Work to be completed: Copy the following data verbatim, line for line.

-- start of Provided records --

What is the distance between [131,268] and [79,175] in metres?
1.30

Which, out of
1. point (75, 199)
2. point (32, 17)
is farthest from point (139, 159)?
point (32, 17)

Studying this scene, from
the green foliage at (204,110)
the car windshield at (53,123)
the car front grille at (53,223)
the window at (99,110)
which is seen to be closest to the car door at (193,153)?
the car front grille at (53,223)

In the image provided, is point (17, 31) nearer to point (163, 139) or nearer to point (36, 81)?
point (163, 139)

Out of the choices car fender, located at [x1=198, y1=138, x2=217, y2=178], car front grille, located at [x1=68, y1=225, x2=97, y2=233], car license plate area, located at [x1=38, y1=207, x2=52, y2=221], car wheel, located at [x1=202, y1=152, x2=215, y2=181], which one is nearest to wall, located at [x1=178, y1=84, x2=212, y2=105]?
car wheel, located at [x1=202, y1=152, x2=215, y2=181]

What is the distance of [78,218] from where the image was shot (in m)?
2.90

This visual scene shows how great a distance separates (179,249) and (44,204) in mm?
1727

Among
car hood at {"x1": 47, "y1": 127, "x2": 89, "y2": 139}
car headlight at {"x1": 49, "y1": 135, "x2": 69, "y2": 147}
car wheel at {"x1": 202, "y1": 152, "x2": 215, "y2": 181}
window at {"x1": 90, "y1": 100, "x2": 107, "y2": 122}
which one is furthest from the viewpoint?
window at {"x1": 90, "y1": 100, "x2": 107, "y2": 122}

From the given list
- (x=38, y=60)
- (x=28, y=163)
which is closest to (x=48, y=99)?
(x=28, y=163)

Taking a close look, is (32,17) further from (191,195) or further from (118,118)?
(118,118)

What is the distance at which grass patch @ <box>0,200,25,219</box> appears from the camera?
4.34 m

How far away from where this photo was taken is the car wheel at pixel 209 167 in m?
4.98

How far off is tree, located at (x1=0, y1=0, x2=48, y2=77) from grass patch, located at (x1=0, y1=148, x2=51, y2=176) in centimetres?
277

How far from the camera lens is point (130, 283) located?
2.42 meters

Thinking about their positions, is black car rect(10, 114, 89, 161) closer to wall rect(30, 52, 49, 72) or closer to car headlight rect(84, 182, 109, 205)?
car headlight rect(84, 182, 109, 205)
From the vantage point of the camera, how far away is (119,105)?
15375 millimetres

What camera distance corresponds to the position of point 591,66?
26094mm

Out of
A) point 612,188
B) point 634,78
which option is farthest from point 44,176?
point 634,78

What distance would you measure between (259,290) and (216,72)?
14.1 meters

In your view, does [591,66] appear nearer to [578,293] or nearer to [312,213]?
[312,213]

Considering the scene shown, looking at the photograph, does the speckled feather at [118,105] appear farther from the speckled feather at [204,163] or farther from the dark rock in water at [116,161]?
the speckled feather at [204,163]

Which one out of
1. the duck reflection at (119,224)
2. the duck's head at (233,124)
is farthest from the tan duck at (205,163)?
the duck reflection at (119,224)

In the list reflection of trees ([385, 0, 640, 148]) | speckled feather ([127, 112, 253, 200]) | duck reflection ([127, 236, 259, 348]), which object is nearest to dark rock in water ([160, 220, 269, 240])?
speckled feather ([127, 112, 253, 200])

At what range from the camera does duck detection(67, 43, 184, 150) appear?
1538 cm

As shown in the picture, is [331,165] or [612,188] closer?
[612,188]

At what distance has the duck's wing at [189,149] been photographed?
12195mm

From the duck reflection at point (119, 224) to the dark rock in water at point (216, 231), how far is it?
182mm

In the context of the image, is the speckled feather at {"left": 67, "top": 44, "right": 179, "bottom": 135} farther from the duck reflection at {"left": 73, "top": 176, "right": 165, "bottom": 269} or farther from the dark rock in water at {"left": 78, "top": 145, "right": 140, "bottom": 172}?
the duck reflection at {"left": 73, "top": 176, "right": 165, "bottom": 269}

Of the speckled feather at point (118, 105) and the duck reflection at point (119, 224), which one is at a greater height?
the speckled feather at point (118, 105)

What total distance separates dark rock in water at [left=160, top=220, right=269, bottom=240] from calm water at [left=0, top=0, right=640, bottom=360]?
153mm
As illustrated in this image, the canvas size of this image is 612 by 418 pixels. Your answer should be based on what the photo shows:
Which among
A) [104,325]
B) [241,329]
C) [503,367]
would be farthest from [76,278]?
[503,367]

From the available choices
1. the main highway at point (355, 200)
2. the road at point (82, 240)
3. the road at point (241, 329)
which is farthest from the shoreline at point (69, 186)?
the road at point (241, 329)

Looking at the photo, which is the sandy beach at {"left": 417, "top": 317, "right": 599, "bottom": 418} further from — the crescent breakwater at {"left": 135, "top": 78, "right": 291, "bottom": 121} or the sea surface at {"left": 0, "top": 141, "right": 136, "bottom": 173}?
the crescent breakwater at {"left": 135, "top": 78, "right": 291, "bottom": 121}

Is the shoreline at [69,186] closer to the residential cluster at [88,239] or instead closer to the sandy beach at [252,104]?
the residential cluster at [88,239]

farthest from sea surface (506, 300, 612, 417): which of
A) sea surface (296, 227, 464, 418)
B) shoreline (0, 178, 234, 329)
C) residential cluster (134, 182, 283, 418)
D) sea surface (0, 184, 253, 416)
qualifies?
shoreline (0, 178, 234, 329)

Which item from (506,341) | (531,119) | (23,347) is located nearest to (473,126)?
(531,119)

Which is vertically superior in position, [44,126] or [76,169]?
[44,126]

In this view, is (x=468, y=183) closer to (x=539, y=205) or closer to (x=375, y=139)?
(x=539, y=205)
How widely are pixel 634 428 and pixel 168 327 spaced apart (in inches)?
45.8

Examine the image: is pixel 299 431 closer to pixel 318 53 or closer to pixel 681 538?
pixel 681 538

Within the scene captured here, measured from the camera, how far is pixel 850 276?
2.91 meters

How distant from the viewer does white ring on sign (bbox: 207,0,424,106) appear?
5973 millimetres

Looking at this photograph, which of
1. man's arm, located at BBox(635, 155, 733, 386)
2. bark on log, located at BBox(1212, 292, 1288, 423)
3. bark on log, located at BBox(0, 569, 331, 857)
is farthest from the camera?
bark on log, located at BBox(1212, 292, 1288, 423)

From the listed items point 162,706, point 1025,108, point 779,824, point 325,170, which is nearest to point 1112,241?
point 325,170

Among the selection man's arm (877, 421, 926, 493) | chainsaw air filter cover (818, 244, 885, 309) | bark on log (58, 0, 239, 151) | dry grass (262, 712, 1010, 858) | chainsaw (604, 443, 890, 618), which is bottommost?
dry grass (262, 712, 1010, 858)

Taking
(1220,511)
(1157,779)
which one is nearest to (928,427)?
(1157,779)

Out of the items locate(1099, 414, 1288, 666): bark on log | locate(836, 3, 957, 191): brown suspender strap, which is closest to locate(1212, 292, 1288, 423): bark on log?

-- end of Provided records --

Solved exercise:
What is the distance between [131,268] and [79,175] in metres?
1.30

Which, out of
1. point (75, 199)
2. point (32, 17)
is farthest from point (139, 159)?
point (32, 17)

Studying this scene, from
the green foliage at (204,110)
the car windshield at (53,123)
the car front grille at (53,223)
the window at (99,110)
which is seen to be closest to the car door at (193,153)?
the car front grille at (53,223)

In the image provided, is point (17, 31) nearer to point (163, 139) or nearer to point (36, 81)?
point (163, 139)

Out of the choices car fender, located at [x1=198, y1=138, x2=217, y2=178], car front grille, located at [x1=68, y1=225, x2=97, y2=233], car license plate area, located at [x1=38, y1=207, x2=52, y2=221], car wheel, located at [x1=202, y1=152, x2=215, y2=181], which one is nearest to wall, located at [x1=178, y1=84, x2=212, y2=105]?
car wheel, located at [x1=202, y1=152, x2=215, y2=181]

What is the distance of [78,218] from where the image was shot (in m)?
2.90

This visual scene shows how great a distance separates (179,249) and (44,204) in mm?
1727

Among
car hood at {"x1": 47, "y1": 127, "x2": 89, "y2": 139}
car headlight at {"x1": 49, "y1": 135, "x2": 69, "y2": 147}
car wheel at {"x1": 202, "y1": 152, "x2": 215, "y2": 181}
window at {"x1": 90, "y1": 100, "x2": 107, "y2": 122}
which one is furthest from the viewpoint?
window at {"x1": 90, "y1": 100, "x2": 107, "y2": 122}

From the given list
- (x=38, y=60)
- (x=28, y=163)
which is closest to (x=48, y=99)?
(x=28, y=163)

Taking a close look, is (32,17) further from (191,195) or further from (118,118)?
(118,118)

What is the distance at which grass patch @ <box>0,200,25,219</box> appears from the camera?
4.34 m

How far away from where this photo was taken is the car wheel at pixel 209 167 in m?
4.98

How far off is tree, located at (x1=0, y1=0, x2=48, y2=77) from grass patch, located at (x1=0, y1=148, x2=51, y2=176) in centimetres?
277

How far from the camera lens is point (130, 283) located?
2.42 meters

Thinking about their positions, is black car rect(10, 114, 89, 161) closer to wall rect(30, 52, 49, 72) or closer to car headlight rect(84, 182, 109, 205)?
car headlight rect(84, 182, 109, 205)
From the vantage point of the camera, how far away is (119,105)?
15375 millimetres

What camera distance corresponds to the position of point 591,66?
26094mm

Out of
A) point 612,188
B) point 634,78
which option is farthest from point 44,176?
point 634,78

What distance would you measure between (259,290) and (216,72)?
14.1 meters

In your view, does [591,66] appear nearer to [578,293] or nearer to [312,213]?
[312,213]

Considering the scene shown, looking at the photograph, does the speckled feather at [118,105] appear farther from the speckled feather at [204,163] or farther from the dark rock in water at [116,161]?
the speckled feather at [204,163]

Which one out of
1. the duck reflection at (119,224)
2. the duck's head at (233,124)
is farthest from the tan duck at (205,163)?
the duck reflection at (119,224)

In the list reflection of trees ([385, 0, 640, 148]) | speckled feather ([127, 112, 253, 200]) | duck reflection ([127, 236, 259, 348]), which object is nearest to dark rock in water ([160, 220, 269, 240])?
speckled feather ([127, 112, 253, 200])

At what range from the camera does duck detection(67, 43, 184, 150) appear?
1538 cm

As shown in the picture, is [331,165] or [612,188] closer?
[612,188]

At what distance has the duck's wing at [189,149] been photographed?
12195mm

From the duck reflection at point (119, 224) to the dark rock in water at point (216, 231), how far is it?
182mm

In the context of the image, is the speckled feather at {"left": 67, "top": 44, "right": 179, "bottom": 135} farther from the duck reflection at {"left": 73, "top": 176, "right": 165, "bottom": 269} or farther from the dark rock in water at {"left": 78, "top": 145, "right": 140, "bottom": 172}?
the duck reflection at {"left": 73, "top": 176, "right": 165, "bottom": 269}

Of the speckled feather at point (118, 105) and the duck reflection at point (119, 224), which one is at a greater height?
the speckled feather at point (118, 105)

What total distance separates dark rock in water at [left=160, top=220, right=269, bottom=240] from calm water at [left=0, top=0, right=640, bottom=360]?
153mm
As illustrated in this image, the canvas size of this image is 612 by 418 pixels. Your answer should be based on what the photo shows:
Which among
A) [104,325]
B) [241,329]
C) [503,367]
would be farthest from [76,278]?
[503,367]

From the available choices
1. the main highway at point (355, 200)
2. the road at point (82, 240)
3. the road at point (241, 329)
which is farthest from the shoreline at point (69, 186)?
the road at point (241, 329)

Looking at the photo, which is the sandy beach at {"left": 417, "top": 317, "right": 599, "bottom": 418} further from — the crescent breakwater at {"left": 135, "top": 78, "right": 291, "bottom": 121} or the sea surface at {"left": 0, "top": 141, "right": 136, "bottom": 173}?
the crescent breakwater at {"left": 135, "top": 78, "right": 291, "bottom": 121}

Is the shoreline at [69,186] closer to the residential cluster at [88,239] or instead closer to the sandy beach at [252,104]?
the residential cluster at [88,239]

farthest from sea surface (506, 300, 612, 417): which of
A) sea surface (296, 227, 464, 418)
B) shoreline (0, 178, 234, 329)
C) residential cluster (134, 182, 283, 418)
D) sea surface (0, 184, 253, 416)
qualifies?
shoreline (0, 178, 234, 329)

Which item from (506,341) | (531,119) | (23,347) is located nearest to (473,126)?
(531,119)

Which is vertically superior in position, [44,126] or [76,169]?
[44,126]

In this view, is (x=468, y=183) closer to (x=539, y=205) or closer to (x=375, y=139)?
(x=539, y=205)
How widely are pixel 634 428 and pixel 168 327 spaced apart (in inches)?
45.8

Examine the image: is pixel 299 431 closer to pixel 318 53 or closer to pixel 681 538?
pixel 681 538

Within the scene captured here, measured from the camera, how far is pixel 850 276?
2.91 meters

How distant from the viewer does white ring on sign (bbox: 207,0,424,106) appear?
5973 millimetres

Looking at this photograph, which of
1. man's arm, located at BBox(635, 155, 733, 386)
2. bark on log, located at BBox(1212, 292, 1288, 423)
3. bark on log, located at BBox(0, 569, 331, 857)
is farthest from the camera?
bark on log, located at BBox(1212, 292, 1288, 423)

From the listed items point 162,706, point 1025,108, point 779,824, point 325,170, which is nearest to point 1112,241?
point 325,170

Among the selection man's arm (877, 421, 926, 493) | chainsaw air filter cover (818, 244, 885, 309) | bark on log (58, 0, 239, 151) | dry grass (262, 712, 1010, 858) | chainsaw (604, 443, 890, 618), which is bottommost?
dry grass (262, 712, 1010, 858)

Taking
(1220,511)
(1157,779)
which one is nearest to (928,427)?
(1157,779)

Out of the items locate(1099, 414, 1288, 666): bark on log | locate(836, 3, 957, 191): brown suspender strap, which is closest to locate(1212, 292, 1288, 423): bark on log?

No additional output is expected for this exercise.